Task input
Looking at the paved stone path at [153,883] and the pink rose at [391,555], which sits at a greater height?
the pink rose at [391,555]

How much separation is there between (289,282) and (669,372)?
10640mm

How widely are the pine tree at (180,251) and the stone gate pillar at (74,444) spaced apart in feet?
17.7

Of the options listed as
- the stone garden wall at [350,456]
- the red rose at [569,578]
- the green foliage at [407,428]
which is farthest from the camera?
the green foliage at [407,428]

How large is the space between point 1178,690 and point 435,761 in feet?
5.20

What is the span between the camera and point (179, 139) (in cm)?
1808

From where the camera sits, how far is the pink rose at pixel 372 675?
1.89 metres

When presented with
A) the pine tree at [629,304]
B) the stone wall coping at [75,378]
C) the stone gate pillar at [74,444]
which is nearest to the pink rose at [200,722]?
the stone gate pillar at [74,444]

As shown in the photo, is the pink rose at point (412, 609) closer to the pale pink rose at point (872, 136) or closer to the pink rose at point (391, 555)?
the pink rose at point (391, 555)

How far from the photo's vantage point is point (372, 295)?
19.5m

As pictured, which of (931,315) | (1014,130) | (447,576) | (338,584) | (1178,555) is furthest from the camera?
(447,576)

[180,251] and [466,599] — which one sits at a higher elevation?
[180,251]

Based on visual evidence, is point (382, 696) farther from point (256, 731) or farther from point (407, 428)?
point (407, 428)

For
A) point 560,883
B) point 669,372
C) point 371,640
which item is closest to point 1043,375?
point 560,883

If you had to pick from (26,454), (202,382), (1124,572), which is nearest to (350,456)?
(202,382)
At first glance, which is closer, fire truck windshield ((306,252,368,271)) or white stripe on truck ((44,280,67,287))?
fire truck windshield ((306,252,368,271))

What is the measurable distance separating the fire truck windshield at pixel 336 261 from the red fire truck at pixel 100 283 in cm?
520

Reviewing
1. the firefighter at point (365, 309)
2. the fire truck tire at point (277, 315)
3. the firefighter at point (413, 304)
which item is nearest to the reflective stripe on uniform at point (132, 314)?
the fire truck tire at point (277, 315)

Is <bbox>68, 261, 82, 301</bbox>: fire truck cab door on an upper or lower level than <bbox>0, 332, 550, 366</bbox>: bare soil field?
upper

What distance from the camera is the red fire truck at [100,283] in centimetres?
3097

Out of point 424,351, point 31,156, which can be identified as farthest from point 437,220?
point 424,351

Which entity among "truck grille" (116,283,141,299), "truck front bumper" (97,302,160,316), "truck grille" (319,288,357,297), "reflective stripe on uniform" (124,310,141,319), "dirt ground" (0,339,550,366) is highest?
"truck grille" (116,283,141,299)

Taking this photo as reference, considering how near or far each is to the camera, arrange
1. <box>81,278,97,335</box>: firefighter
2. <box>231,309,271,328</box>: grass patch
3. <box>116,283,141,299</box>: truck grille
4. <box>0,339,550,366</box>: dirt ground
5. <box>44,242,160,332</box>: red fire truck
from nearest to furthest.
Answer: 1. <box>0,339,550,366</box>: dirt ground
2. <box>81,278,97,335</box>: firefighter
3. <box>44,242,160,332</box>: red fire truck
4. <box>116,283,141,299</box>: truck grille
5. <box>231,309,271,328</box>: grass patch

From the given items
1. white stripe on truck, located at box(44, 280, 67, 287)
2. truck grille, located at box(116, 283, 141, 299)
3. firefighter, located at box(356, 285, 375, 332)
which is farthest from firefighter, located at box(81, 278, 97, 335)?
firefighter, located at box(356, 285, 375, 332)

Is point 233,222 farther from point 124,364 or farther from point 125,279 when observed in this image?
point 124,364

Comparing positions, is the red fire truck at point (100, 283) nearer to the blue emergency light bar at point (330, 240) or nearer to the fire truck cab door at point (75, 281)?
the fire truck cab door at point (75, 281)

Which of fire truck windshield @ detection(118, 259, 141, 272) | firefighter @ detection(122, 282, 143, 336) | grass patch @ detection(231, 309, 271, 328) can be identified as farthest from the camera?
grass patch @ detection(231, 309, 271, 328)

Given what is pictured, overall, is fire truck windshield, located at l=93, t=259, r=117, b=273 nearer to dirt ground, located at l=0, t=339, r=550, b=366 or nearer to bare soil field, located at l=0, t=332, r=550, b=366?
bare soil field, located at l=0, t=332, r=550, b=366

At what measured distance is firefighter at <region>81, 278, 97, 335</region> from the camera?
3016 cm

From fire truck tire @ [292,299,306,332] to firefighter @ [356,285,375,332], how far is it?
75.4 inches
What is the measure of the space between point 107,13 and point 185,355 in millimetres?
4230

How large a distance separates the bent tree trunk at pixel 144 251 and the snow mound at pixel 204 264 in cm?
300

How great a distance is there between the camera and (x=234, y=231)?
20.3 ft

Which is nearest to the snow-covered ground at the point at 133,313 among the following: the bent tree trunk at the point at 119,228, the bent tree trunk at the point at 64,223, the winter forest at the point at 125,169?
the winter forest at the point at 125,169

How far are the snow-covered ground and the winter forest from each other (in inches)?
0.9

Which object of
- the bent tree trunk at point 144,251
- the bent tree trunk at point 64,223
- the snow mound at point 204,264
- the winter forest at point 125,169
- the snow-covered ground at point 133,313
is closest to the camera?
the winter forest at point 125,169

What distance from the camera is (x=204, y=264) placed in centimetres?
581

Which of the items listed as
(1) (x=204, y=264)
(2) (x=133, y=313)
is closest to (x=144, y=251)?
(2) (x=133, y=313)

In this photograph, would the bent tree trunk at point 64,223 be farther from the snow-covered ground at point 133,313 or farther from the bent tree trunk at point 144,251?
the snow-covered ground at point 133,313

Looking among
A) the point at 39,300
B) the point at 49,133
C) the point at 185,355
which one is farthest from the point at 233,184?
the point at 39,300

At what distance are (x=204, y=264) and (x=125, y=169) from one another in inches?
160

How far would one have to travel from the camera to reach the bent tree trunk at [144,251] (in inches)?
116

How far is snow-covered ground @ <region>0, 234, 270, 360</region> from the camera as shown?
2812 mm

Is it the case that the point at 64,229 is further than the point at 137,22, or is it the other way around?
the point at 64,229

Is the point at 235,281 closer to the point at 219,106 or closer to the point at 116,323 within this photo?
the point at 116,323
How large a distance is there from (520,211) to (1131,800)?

Problem statement
Copy the entire listing above word for word, from its first line through its last.

Full output
Looking at the paved stone path at [153,883] and the pink rose at [391,555], which sits at a greater height?
the pink rose at [391,555]

How much separation is there between (289,282) and (669,372)?
10640mm

How widely are the pine tree at (180,251) and the stone gate pillar at (74,444) spaced apart in feet?
17.7

Of the options listed as
- the stone garden wall at [350,456]
- the red rose at [569,578]
- the green foliage at [407,428]
which is farthest from the camera?
the green foliage at [407,428]

How large is the space between point 1178,690 and point 435,761 in feet?
5.20

What is the span between the camera and point (179, 139) (in cm)?
1808

From where the camera sits, how far is the pink rose at pixel 372 675?
1.89 metres

When presented with
A) the pine tree at [629,304]
B) the stone wall coping at [75,378]
C) the stone gate pillar at [74,444]
which is nearest to the pink rose at [200,722]?
the stone gate pillar at [74,444]

As shown in the photo, is the pink rose at point (412, 609) closer to the pale pink rose at point (872, 136) or closer to the pink rose at point (391, 555)?
the pink rose at point (391, 555)

How far from the photo's vantage point is point (372, 295)?
19.5m

As pictured, which of (931,315) | (1014,130) | (447,576) | (338,584) | (1178,555) is furthest from the camera?
(447,576)

[180,251] and [466,599] — which one sits at a higher elevation?
[180,251]

Based on visual evidence, is point (382, 696) farther from point (256, 731) or farther from point (407, 428)?
point (407, 428)

For
A) point 560,883
B) point 669,372
C) point 371,640
which item is closest to point 1043,375?
point 560,883

If you had to pick from (26,454), (202,382), (1124,572), which is nearest to (350,456)?
(202,382)
At first glance, which is closer, fire truck windshield ((306,252,368,271)) or white stripe on truck ((44,280,67,287))?
fire truck windshield ((306,252,368,271))

What is the measurable distance separating the fire truck windshield at pixel 336 261 from the red fire truck at pixel 100 283 in cm?
520

Reviewing
1. the firefighter at point (365, 309)
2. the fire truck tire at point (277, 315)
3. the firefighter at point (413, 304)
which item is nearest to the reflective stripe on uniform at point (132, 314)?
the fire truck tire at point (277, 315)

Is <bbox>68, 261, 82, 301</bbox>: fire truck cab door on an upper or lower level than <bbox>0, 332, 550, 366</bbox>: bare soil field?
upper

What distance from the camera is the red fire truck at [100,283] in centimetres?
3097

Out of point 424,351, point 31,156, which can be identified as farthest from point 437,220?
point 424,351

Which entity among "truck grille" (116,283,141,299), "truck front bumper" (97,302,160,316), "truck grille" (319,288,357,297), "reflective stripe on uniform" (124,310,141,319), "dirt ground" (0,339,550,366) is highest?
"truck grille" (116,283,141,299)

Taking this photo as reference, considering how near or far each is to the camera, arrange
1. <box>81,278,97,335</box>: firefighter
2. <box>231,309,271,328</box>: grass patch
3. <box>116,283,141,299</box>: truck grille
4. <box>0,339,550,366</box>: dirt ground
5. <box>44,242,160,332</box>: red fire truck
from nearest to furthest.
Answer: 1. <box>0,339,550,366</box>: dirt ground
2. <box>81,278,97,335</box>: firefighter
3. <box>44,242,160,332</box>: red fire truck
4. <box>116,283,141,299</box>: truck grille
5. <box>231,309,271,328</box>: grass patch

From the given items
1. white stripe on truck, located at box(44, 280, 67, 287)
2. truck grille, located at box(116, 283, 141, 299)
3. firefighter, located at box(356, 285, 375, 332)
which is farthest from firefighter, located at box(81, 278, 97, 335)?
firefighter, located at box(356, 285, 375, 332)

Is point 233,222 farther from point 124,364 or farther from point 125,279 when observed in this image?
point 124,364

Comparing positions, is the red fire truck at point (100, 283) nearer to the blue emergency light bar at point (330, 240) or nearer to the fire truck cab door at point (75, 281)?
the fire truck cab door at point (75, 281)

Which of fire truck windshield @ detection(118, 259, 141, 272) | firefighter @ detection(122, 282, 143, 336) | grass patch @ detection(231, 309, 271, 328) can be identified as farthest from the camera?
grass patch @ detection(231, 309, 271, 328)

Given what is pictured, overall, is fire truck windshield, located at l=93, t=259, r=117, b=273 nearer to dirt ground, located at l=0, t=339, r=550, b=366 or nearer to bare soil field, located at l=0, t=332, r=550, b=366?
bare soil field, located at l=0, t=332, r=550, b=366

At what measured distance is firefighter at <region>81, 278, 97, 335</region> from the camera?
3016 cm

From fire truck tire @ [292,299,306,332] to firefighter @ [356,285,375,332], how far is it?
75.4 inches
What is the measure of the space between point 107,13 and point 185,355 in millimetres?
4230

How large a distance separates the bent tree trunk at pixel 144 251 and the snow mound at pixel 204 264 in cm?
300

How great a distance is there between the camera and (x=234, y=231)?
20.3 ft

Which is nearest to the snow-covered ground at the point at 133,313 among the following: the bent tree trunk at the point at 119,228, the bent tree trunk at the point at 64,223, the winter forest at the point at 125,169?
the winter forest at the point at 125,169

How far are the snow-covered ground and the winter forest from each other (in inches)?
0.9

Which object of
- the bent tree trunk at point 144,251
- the bent tree trunk at point 64,223
- the snow mound at point 204,264
- the winter forest at point 125,169
- the snow-covered ground at point 133,313
is closest to the camera?
the winter forest at point 125,169

What distance from the camera is (x=204, y=264) placed in centimetres?
581

Which of the items listed as
(1) (x=204, y=264)
(2) (x=133, y=313)
is closest to (x=144, y=251)?
(2) (x=133, y=313)

In this photograph, would the bent tree trunk at point 64,223 be farther from the snow-covered ground at point 133,313 or farther from the bent tree trunk at point 144,251?
the snow-covered ground at point 133,313

Looking among
A) the point at 39,300
B) the point at 49,133
C) the point at 185,355
which one is farthest from the point at 233,184?
the point at 39,300

At what distance are (x=204, y=264) and (x=125, y=169) from one another in inches?
160

How far would one have to travel from the camera to reach the bent tree trunk at [144,251] (in inches)?
116

How far is snow-covered ground @ <region>0, 234, 270, 360</region> from the camera as shown?
2812 mm

Is it the case that the point at 64,229 is further than the point at 137,22, or is it the other way around?
the point at 64,229

Is the point at 235,281 closer to the point at 219,106 or closer to the point at 116,323 within this photo?
the point at 116,323
How large a distance is there from (520,211) to (1131,800)?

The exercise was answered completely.